For myself, I bore my new dignities with an air of modest meekness. A c ertain degree of starchness is indispensable for a railway director, if he means to go forward in his high calling and prosper; he must abandon all juvenile eccentricities, and aim at the appearance of a decided enemy to free trade in the article of Wild Oats. Accordingly, as the first step toward respectability, I eschewed coloured waistcoats and gave out that I was a marrying man. No man under forty, unless he is a positive idiot, will stand forth as a theoretical bachelor. It is all nonsense to say that there is anything unpleasant in being courted. Attention, whether from male or female, tickles the vanity; and although I have a reasonable, and, I hope, not unwholesome regard for the gratification of my other appetites, I confess that this same vanity is by far the most poignant of the whole. I therefore surrendered myself freely to the soft allurements thrown in my way by such matronly denizens of Glasgow as were possessed of stock in the shape of marriageable daughters; and walked the more readily into their toils because every party, though nominally for the purposes of tea, wound up with a hot supper, and something hotter still by way of assisting the digestion.

I don't know whether it was my determined conduct at the allocation, my territorial title, or a most exaggerated idea of my circumstances, that worked upon the mind of Mr.

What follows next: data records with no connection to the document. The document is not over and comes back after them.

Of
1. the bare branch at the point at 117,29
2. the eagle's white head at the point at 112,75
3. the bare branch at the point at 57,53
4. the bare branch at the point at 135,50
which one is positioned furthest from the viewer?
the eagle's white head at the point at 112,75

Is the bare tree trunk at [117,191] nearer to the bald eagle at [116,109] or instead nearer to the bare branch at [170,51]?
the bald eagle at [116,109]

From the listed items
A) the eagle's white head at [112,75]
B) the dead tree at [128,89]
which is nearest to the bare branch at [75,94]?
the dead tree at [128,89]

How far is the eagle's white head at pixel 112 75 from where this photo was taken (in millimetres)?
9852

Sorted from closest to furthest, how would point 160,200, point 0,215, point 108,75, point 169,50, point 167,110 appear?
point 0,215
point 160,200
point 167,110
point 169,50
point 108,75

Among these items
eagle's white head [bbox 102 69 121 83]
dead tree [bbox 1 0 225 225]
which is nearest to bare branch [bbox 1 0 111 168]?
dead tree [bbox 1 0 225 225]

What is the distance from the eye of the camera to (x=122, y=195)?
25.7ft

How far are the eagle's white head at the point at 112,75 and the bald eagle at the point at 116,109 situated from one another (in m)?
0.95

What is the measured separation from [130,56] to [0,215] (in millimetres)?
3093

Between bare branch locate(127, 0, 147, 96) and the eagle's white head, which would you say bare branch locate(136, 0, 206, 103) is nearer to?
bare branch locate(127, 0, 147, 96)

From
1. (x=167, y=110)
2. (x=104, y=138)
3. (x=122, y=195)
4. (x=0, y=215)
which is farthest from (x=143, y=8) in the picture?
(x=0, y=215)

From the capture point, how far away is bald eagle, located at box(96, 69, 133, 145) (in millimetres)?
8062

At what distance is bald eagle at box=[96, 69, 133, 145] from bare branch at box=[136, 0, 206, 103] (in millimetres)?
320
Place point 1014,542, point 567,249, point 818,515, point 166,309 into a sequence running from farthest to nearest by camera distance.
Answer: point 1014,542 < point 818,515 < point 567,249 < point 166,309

Sawley. Possibly it was a combination of the three; but, sure enough few days had elapsed before I received a formal card of invitation to a tea and serous conversation. Now serious conversation is a sort of thing that I never shone in, possibly because my early studies were framed in a different direction; but as I really was unwilling to offend the respectable coffin-maker, and as I found that the Captain of M'Alcohol--a decided trump in his way--had also received a summons, I notified my acceptance.

M'Alcohol and I went together. The captain, an enormous brawny Celt, with superhuman whiskers and a shock of the fieriest hair, had figged himself out, /more majorum/, in the full Highland costume. I never saw Rob Roy on the stage look half so dignified or ferocious. He glittered from head to foot with dirk, pistol, and skean-dhu; and at least a hundredweight of cairngorms cast a prismatic glory around his person.

I felt quite abashed beside him.

We were ushered into Mr. Sawley's drawing-room. Round the walls, and at considerable distances from each other, were seated about a dozen characters, male and female, all of them dressed in sable, and wearing countenances of woe. Sawley advanced, and wrung me by the hand with so piteous an expression of visage that I could not help thinking some awful catastrophe had just befallen his family.

"You are welcome, Mr. Dunshunner--welcome to my humble tabernacle. Let me present you to Mrs. Sawley"--and a lady, who seemed to have bathed in the Yellow Sea, rose from her seat, and favoured me with a profound curtsey.

"My daughter--Miss Selina Sawley."

I felt in my brain the scorching glance of the two darkest eyes it ever was my fortune to behold, as the beauteous Selina looked up from the perusal of her handkerchief hem. It was a pity that the other features were not corresponding; for the nose was flat, and the mouth of such dimensions that a harlequin might have jumped down it with impunity; but the eyes /were/ splendid.

In obedience to a sign from the hostess, I sank into a chair beside Selina; and, not knowing exactly what to say, hazarded some observation about the weather.

"Yes, it is indeed a suggestive season. How deeply, Mr. Dunshunner, we ought to feel the pensive progress of autumn toward a soft and premature decay! I always think, about this time of the year, that nature is falling into a consumption!"

"To be sure, ma'am," said I, rather taken aback by this style of colloquy, "the trees are looking devilishly hectic."

"Ah, you have remarked that too! Strange! It was but yesterday that I w as wandering through Kelvin Grove, and as the phantom breeze brought down the withered foliage from the spray, I thought how probable it was that they might ere long rustle over young and glowing hearts deposited prematurely in the tomb!"